Remember the water bowl while dealing with whiskers’ stress. A good number of kitties would prefer that their water source comes from any flowing water source that is fresh, and this can be achieved by constructing a form of a feline water fountain – this is quite great for every cat.

There are cat pet parents who believe that trimming their fur baby’s whiskers is one way of solving whiskers stress. However, this is not recommended. When you trim a feline’s whiskers, you have only succeeded in dimming its perception, annoying the cat, and muting its expression. Generally, whiskers trimming discombobulates cats.

Read Also: Almond Milk For Cats: Can Cats Drink Almond Milk?

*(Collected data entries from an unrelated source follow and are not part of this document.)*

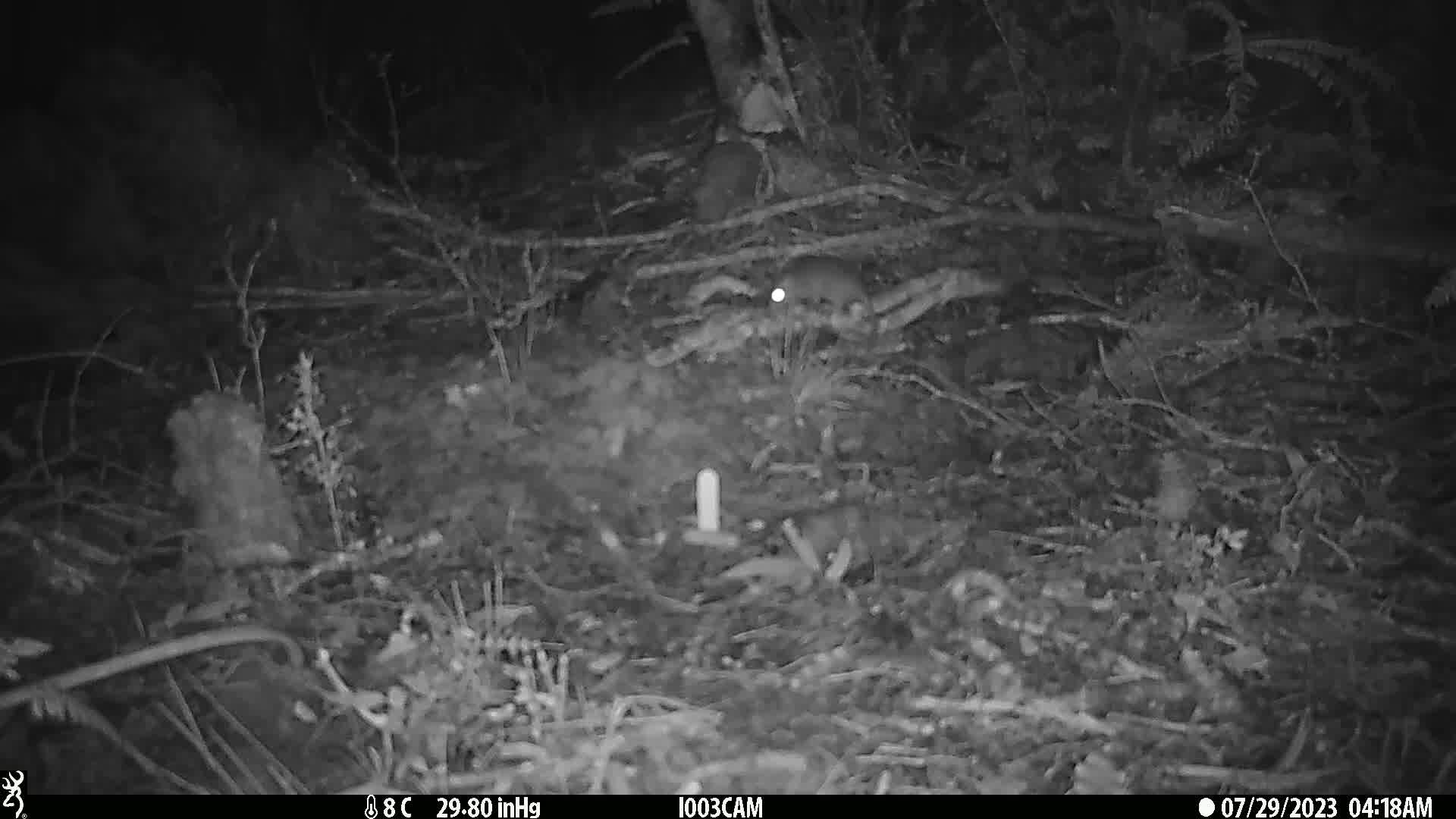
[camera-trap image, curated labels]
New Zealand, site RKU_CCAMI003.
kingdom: Animalia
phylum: Chordata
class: Mammalia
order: Rodentia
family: Muridae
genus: Rattus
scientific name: Rattus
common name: rat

The Anatomy Of Feline Whiskers

As pet parents, we are often ignorant of the anatomy of our feline’s whiskers. Many see it as an ordinary physical attribute similar to a human’s facial hair. However, feline whiskers are more complex than you might be thinking. Those whiskers function as coarse touch receptors reaching deep under the cat’s skin to link up with its nervous system.

While it is believed that the cats may not really have feelings in those whiskers, any touch or movement affecting them transmits signals to the kitty’s sensory system and brain. So, those hairs actually function as antennae that constantly gather vital info about your kitty’s world like how close the cat is to the nearest wall, the direction of the wind, and if they are in a dangerous situation.